Die meisten Übergriffe an der Odenwaldschule sind strafrechtlich verjährt. Die Aufarbeitung geht auf Drängen eines Opfer-Vereins aber in eine neue Runde.

Nicht vergessen: Mahnung der Missbrauchsopfer nahe der Odenwaldschule. Bild: dpa

HEPPENHEIM dpa | Die als schleppend kritisierte Aufarbeitung des sexuellen Missbrauchs an der Odenwaldschule könnte neuen Schwung bekommen. Zweieinhalb Jahre nachdem die Übergriffe in großem Ausmaß an die Öffentlichkeit kamen, ist ein Treffen geplant, das es in dieser Zusammensetzung aus Vertretern von Schule und Opfern noch nicht gegeben hat.

Ausgewählt wurde für Freitag (5. Oktober) ein neutraler Ort im südhessischen Heppenheim. „Es sitzen alle an einem Tisch“, sagte der Landtagsabgeordnete Marcus Bocklet (Grüne). Er vertritt die Petition einer ehemaligen Schülerin, die stellvertretend für Missbrauchsopfer Aufklärung fordert. Dies ist Auslöser des Treffens.

* BEREITGESTELLTE ANGABEN *

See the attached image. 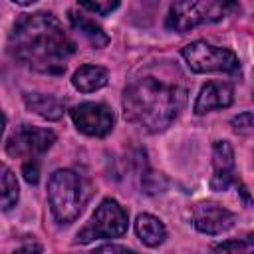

* ZU ERLEDIGEN *
Schreiben Sie den Bericht über die Aufarbeitung des Missbrauchs an der Odenwaldschule im Anschluss an seinen letzten Satz weiter. Das Material wird hierfür nicht benötigt.

* ANTWORT ZUR AUFGABE *
Als offiziell gilt die Ende 2010 genannte Zahl von 132 Missbrauchsopfern. Die sexuellen Übergriffe liegen meist Jahrzehnte zurück und gelten strafrechtlich als verjährt. Diese Zahl hatten zwei Sonderermittlerinnen bekanntgegeben. Sie ist nicht mehr verändert worden. Opfer-Vertreter gehen von wesentlich mehr Betroffenen aus, von der Dunkelziffer ganz abgesehen.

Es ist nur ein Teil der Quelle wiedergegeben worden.